### [练习目标]
请逐字输出关于立意与造型设计的那段文字中的一部分,从包含“立意的基本变化方法和造型设计途径”的词句开始,到“关系做或丰富、或优化、或调整的变化处理。”为止。

### [给定文段]
立意的基本变化方法和造型设计途径
立意是“象”与“原象”的初步映射关系,它决定了创意设计的题材、功能和设计方向等基本问题。但这里所讲的立意只是创意设计最初的想法和方向,甚至还不能以形态表达,犹如一颗受精卵,还不能形成初形。如何将立意以视觉化、形态化、具体化形式表达,才算真正进入造型设计阶段。造型设计是表现和思维的互动过程,该过程以视觉为主导,手脑并用,通过手绘或计算机绘图手段激发思维,思维又拉动表现进一步展开。在互动中对原映射关系做或丰富、或优化、或调整的变化处理。
按照皮尔士的三元符号理论,一件设计作品就是一个新的设计符号,它由原符号(包括符征和符旨)及新载体(对象)构成,载体即是符号的指涉物。在创意映射模型中原符号(原象)是原生的,属于二元符号,新载体(象)为指涉物,而设计作品是映射产物,是次生符号,属于三元符号。三元符号理论着眼于符号的应用和产生关系。其实皮尔士的三元符号理论从符号应用的角度引出了符号生产的拓扑变化机制。作为创意映射产物的设计作品是象和原象的中间产物,它在两者之间都有连续性,因而也可称为从“象”到“原象”的拓扑产物。
人类的拓扑变换思维机制贯穿在整个造物的历史中,这就是模仿和借鉴其他事物的形象。模仿是一种特殊的拓扑设计,在该拓扑设计中原象和象(功能)的基本属性不变,但象和原象要相互融合,相互转化。符号要表述功能,功能要满足符合的形式要求,通过形态变化、结构重组、材料替换等过程便形成中间产物,这就是创意设计的拓扑过程。人类的模仿对象有两种,一种是模仿自然形态,另一种是仿拟已有人工形态。自然形态是在漫长的时空进化中形成的,有其绝对的自然适应性和生理形态的合理性,是人类最早仿拟的对象。从中国发现的早期器物来看,许多是模仿原先使用的植物果壳、杆和树皮加工成的器皿、编织器、竹木器、骨角器。正如《中国陶瓷史》中所论述的观点:“最早的陶器显然是模仿生活或自然环境中的其他材料及形态所做成的习见器物,如篮子、葫芦和皮囊等的形状,后来才发展成具有自身特点的器皿。”[32]照搬形象所获得的器皿造型样式,与被模仿对象之间有非常明显的相似性,二者之间可以让人产生直接联想。上古时候人类仿造葫芦制作的陶器称为陶匏,匏是葫芦的意思,这应该是人类最早的拓扑映射设计案例,因为陶匏的功能是明确的(如作为盛水器、盛储器等),设计中须取象于葫芦,在葫芦和陶器(盛水陶器等)之间拓扑变化,通过一定范围内的形态变化(不能超过人们对葫芦形态的感知)、材料工艺替换、纹样绘制等实现功用,最终发明原始陶器(图6-37)。

### [数据片段]

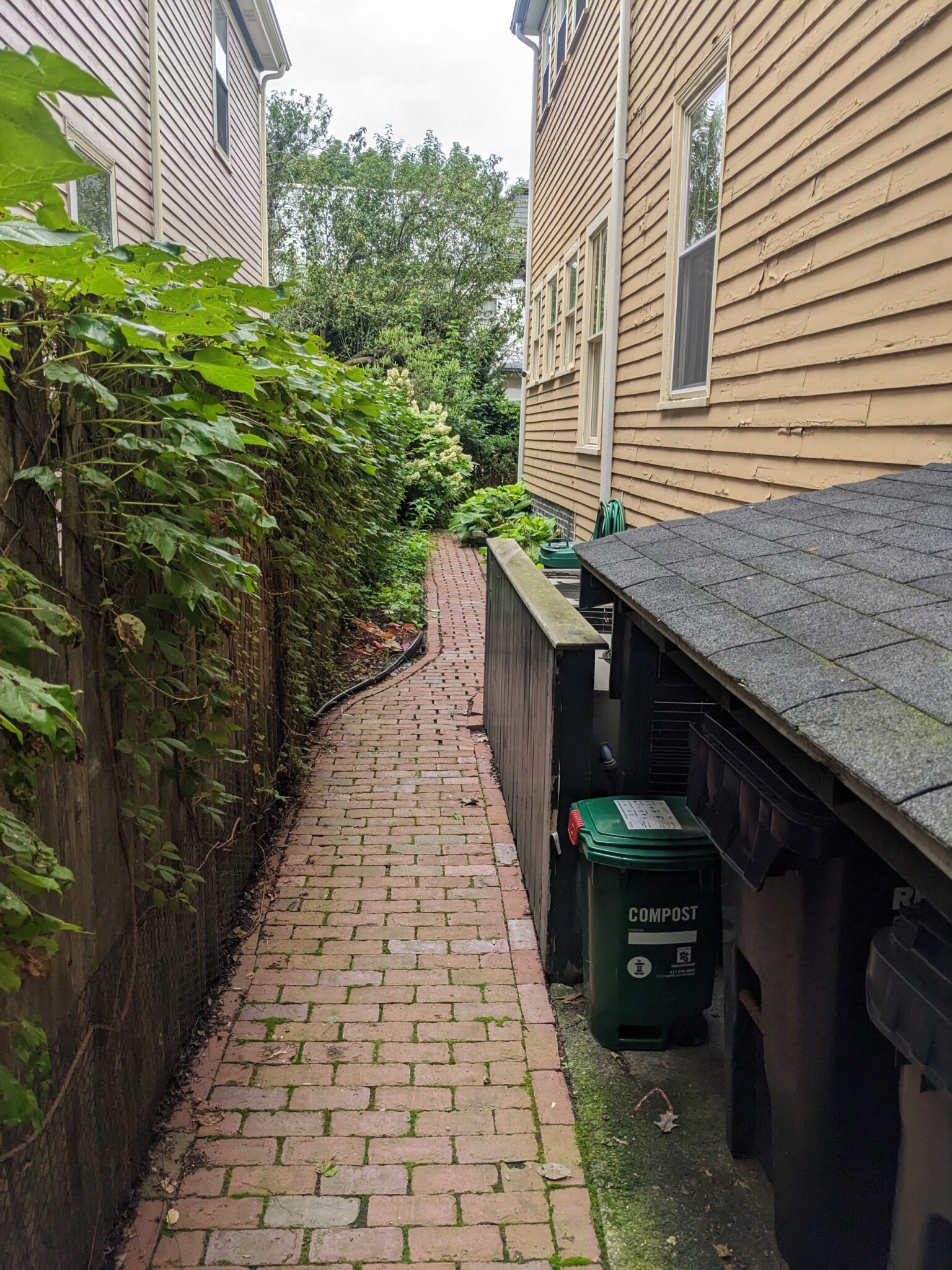 29 Ellsworth Ave, Harvard Square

### [本题结果]
立意的基本变化方法和造型设计途径
立意是“象”与“原象”的初步映射关系,它决定了创意设计的题材、功能和设计方向等基本问题。但这里所讲的立意只是创意设计最初的想法和方向,甚至还不能以形态表达,犹如一颗受精卵,还不能形成初形。如何将立意以视觉化、形态化、具体化形式表达,才算真正进入造型设计阶段。造型设计是表现和思维的互动过程,该过程以视觉为主导,手脑并用,通过手绘或计算机绘图手段激发思维,思维又拉动表现进一步展开。在互动中对原映射关系做或丰富、或优化、或调整的变化处理。